The conclusions of fact of the trial court in a case tried without a jury are to be governed by the rule applicable to the finding of a jury upon special issues, and if not excepted to, or if not properly assailed in some manner, are binding upon appeal. Buster v. Warren, 35 Tex. Civ. App. 644, 80 S.W. 1063, 1065; Drake v. Davidson, 28 Tex. Civ. App. 184, 66 S.W. 889.

It would be a strange practice that would permit a party to induce a trial court to render judgment in his favor on conclusions of fact to which he did not object and then procure a judgment in his favor in an appellate court by inducing the latter to reverse the findings of the trial judge. The cases relied on by the appellees are cases wherein the appellant has assailed the findings of the trial judge, and in such cases, of course, the statement of facts will control. When the trial court found that no pecuniary or special damage had been suffered or sustained by the appellees, his finding took away from them the right to complain of the obstruction in controversy and left the commissioners' court of Dallas county as the sole tribunal authorized to maintain a suit to remove the objectionable obstruction.

> Information provided
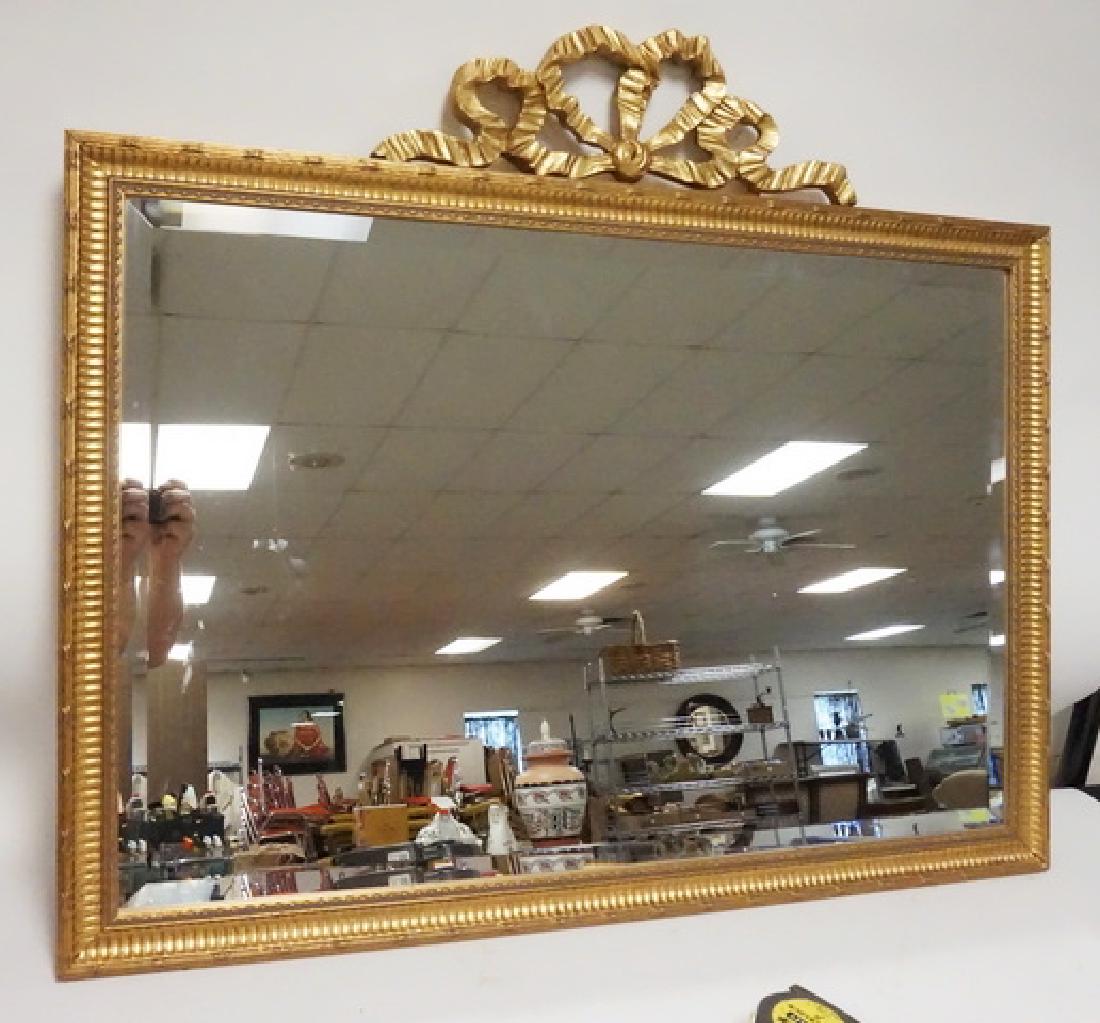 GILT BEVELED MIRROR: BEVELED MIRROR IN GILT FRAME WITH BOW CREST. DAISY FUENTES 39 1/2 IN X 33 1/2 IN OVERALL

> Tasks to perform
A. Update the passage on trial court findings, beginning at the words "The conclusions of" and stopping after "66 S.W. 889.", with "binding" replaced by "conclusive".
B. Answer these questions from the passage on trial court findings.
(i) In a case tried without a jury, what rule governs the trial court's conclusions of fact?
(ii) What did the trial court find about damage to the appellees?
(iii) What tribunal did that finding leave as the only one authorized to sue to remove the obstruction?

> Per-task answers
A.
The conclusions of fact of the trial court in a case tried without a jury are to be governed by the rule applicable to the finding of a jury upon special issues, and if not excepted to, or if not properly assailed in some manner, are conclusive upon appeal. Buster v. Warren, 35 Tex. Civ. App. 644, 80 S.W. 1063, 1065; Drake v. Davidson, 28 Tex. Civ. App. 184, 66 S.W. 889.

B.
(i) The rule applicable to the finding of a jury upon special issues.
(ii) It found that the appellees had suffered or sustained no pecuniary or special damage.
(iii) The commissioners' court of Dallas county.